Thinking about getting a stripping bucket next. I've used the collapsible laundry baskets with a wet towel in the bottom to hold it down but not an actual SFR style bucket. 

Any recommendations??


----------



## Backwater (Dec 14, 2014)

FSUDrew99 said:


> Thinking about getting a stripping bucket next. I've used the collapsible laundry baskets with a wet towel in the bottom to hold it down but not an actual SFR style bucket.
> 
> Any recommendations??


We've had lots of threads on that subject. Just do a "Search" on this Fly Fishing Forum of Microskiff for stripping baskets, stripping buckets and so forth and you will find lots of chatter on the subject!


----------



## Danny Moody (Jan 22, 2016)

FSUDrew99 said:


> Ideally a line with the least amount of memory would be ideal.


This sounds like a line storage issue. How do you store your line on the reel between fishing? Loose or tight?

If you reel your fly line on tight and store it that way you will have memory issues. 

At the end of each use I pull fly line off reel and rinse it. Once back at house I strip off the fly line and about 10 yds of backing, pull spool off and let everything dry for a few hours. Put reel back on and reel backing on tight then reel fly line on as loosely as possible. Memory is minimal the next morning.


----------



## el9surf (Dec 23, 2008)

I personally find rio to just be more prone to tangling. Maybe its the materials used but it always coils up on me. The liquid crystal on the other hand doesn't at all. As Ted suggested, strip it off the reel and drag it behind the boat for a few minutes without a fly. 

You can unintentionally put a twist in the line spooling it, or when changing lines and hand winding it back on the storage spool. 
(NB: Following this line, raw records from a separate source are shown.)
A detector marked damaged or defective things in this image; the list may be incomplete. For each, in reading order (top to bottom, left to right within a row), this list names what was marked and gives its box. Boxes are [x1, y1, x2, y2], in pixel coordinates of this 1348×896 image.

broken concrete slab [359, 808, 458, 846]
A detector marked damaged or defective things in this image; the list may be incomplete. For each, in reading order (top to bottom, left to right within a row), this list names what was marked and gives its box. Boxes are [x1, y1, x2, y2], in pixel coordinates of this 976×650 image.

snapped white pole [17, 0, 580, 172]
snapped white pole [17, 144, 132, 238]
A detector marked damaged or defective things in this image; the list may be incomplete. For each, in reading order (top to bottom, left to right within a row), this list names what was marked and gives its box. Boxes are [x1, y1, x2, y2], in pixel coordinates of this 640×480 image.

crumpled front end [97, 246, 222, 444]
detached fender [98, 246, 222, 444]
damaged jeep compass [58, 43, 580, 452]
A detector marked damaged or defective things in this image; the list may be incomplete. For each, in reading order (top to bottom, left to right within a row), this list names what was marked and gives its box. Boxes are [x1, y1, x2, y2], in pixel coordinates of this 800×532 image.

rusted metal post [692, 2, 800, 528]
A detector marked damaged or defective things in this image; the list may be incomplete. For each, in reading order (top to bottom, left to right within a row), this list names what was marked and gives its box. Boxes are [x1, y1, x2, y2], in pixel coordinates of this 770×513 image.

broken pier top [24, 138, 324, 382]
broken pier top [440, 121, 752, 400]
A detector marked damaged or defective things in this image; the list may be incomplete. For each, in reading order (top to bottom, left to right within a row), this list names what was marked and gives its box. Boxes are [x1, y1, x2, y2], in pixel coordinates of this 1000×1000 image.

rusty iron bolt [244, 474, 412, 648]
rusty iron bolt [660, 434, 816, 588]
If you envision an old cassette tape flipped upside down, that's how the line needs to be put on the reel and taken off when fully changing lines. You are either rotating the reel or spool to feed line one way or another. Anything else like hand winding back on the spool, or if you flip the spool at all when winding on the reel and it can cause issues.


----------



## mxbeebop (Mar 22, 2013)

This is probably a sacrilege, but I spray 303 protectant on my lines works great.


----------



## el9surf (Dec 23, 2008)

The cortland lines come with some sort of oily line dressing. I have heard of others using 303 on their lines as well, you probably aren't the only one.


----------



## jamie (Jan 22, 2016)

I've been playing with airflow's tropical punch - great match for the meridian 8wt.


----------



## GG34 (May 2, 2014)

I only get to fish once a month. How should I be storing my lines? They are usually just on the reel.


----------



## Backwater (Dec 14, 2014)

jamie said:


> I've been playing with airflow's tropical punch - great match for the meridian 8wt.


Jamie, I also like that Bruce Chards Tropical Punch. It's a decent line


----------